# Simple altenative : Bottom charging



## KZOR (15/7/16)

When I read the reviews of certain mods one of the complaints about some were that the device has to be charged lying on the side since the charge port was mounted on the bottom of the device.
Walked into a stationary shop few days back and found this little gimmick that I knew would work wonderful to solve that problem.
Now two of my favourite devices can enjoy the comfort of a steel mesh lazyboy.

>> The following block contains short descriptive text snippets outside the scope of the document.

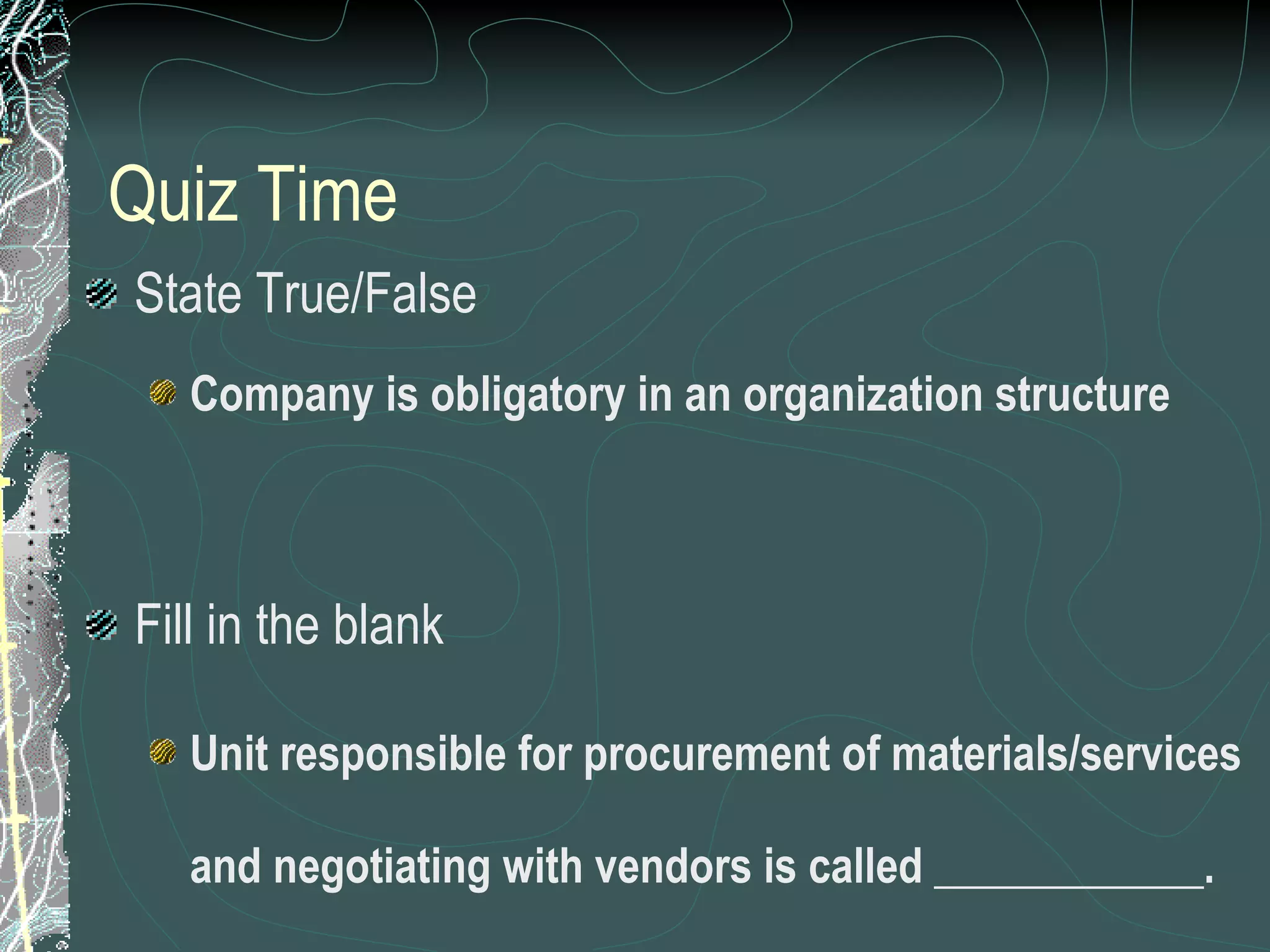 Quiz Time State True/False Company is obligatory in an organization structure Fill in the blank Unit responsible for procurement of materials/services and negotiating with vendors is called ____________. 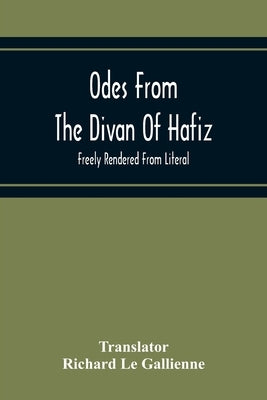 Odes From The Divan Of Hafiz: Freely Rendered From Literal by Le Gallienne, Richard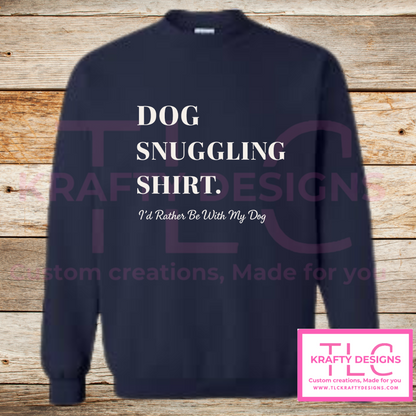 Dog Snuggling Shirt – “I’d Rather Be With My Dog” Hoodie or Crewneck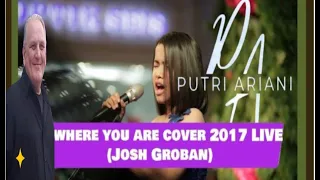 Putri Ariani   'To Where You Are' Cover 2017 LIVE Josh Groban - REACTION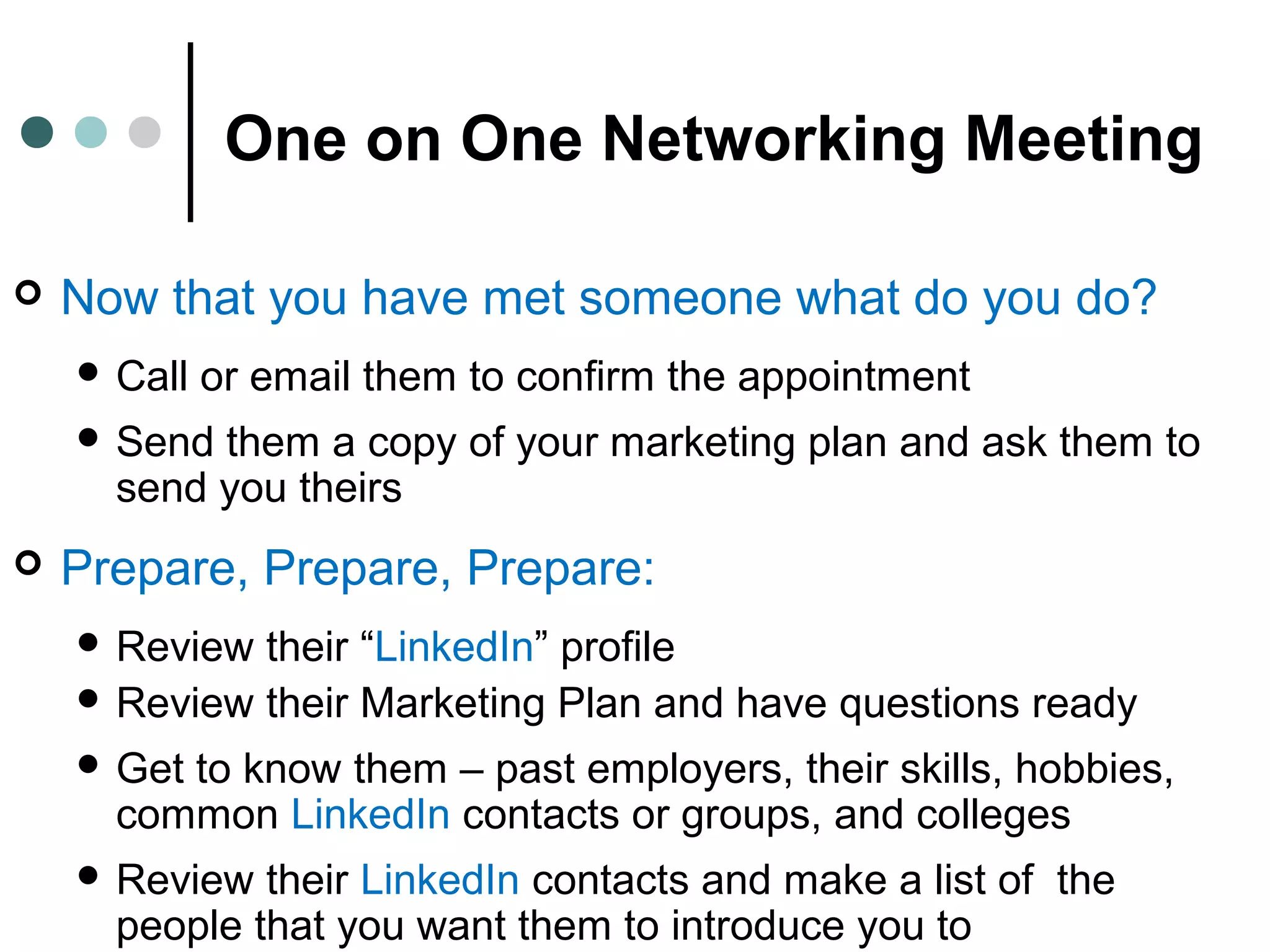 One on One Networking Meeting
 Now that you have met someone what do you do?
 Call or email them to confirm the appointment
 Send them a copy of your marketing plan and ask them to
send you theirs
 Prepare, Prepare, Prepare:
 Review their “LinkedIn” profile
 Review their Marketing Plan and have questions ready
 Get to know them – past employers, their skills, hobbies,
common LinkedIn contacts or groups, and colleges
 Review their LinkedIn contacts and make a list of the
people that you want them to introduce you to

Reactions: Like 10 | Winner 7 | Useful 3 | Creative 9


----------



## Darrylth (19/7/16)

very clever


----------



## gertvanjoe (19/7/16)

Genius


----------



## Spydro (20/7/16)

Interesting find, but not one I'd ever use. I don't charge any batts in the mods.


----------



## adnaanhitman (14/12/16)

KZOR said:


> When I read the reviews of certain mods one of the complaints about some were that the device has to be charged lying on the side since the charge port was mounted on the bottom of the device.
> Walked into a stationary shop few days back and found this little gimmick that I knew would work wonderful to solve that problem.
> Now two of my favourite devices can enjoy the comfort of a steel mesh lazyboy.
> 
> ...


Well done. Very creative indeed.

Reactions: Agree 1


----------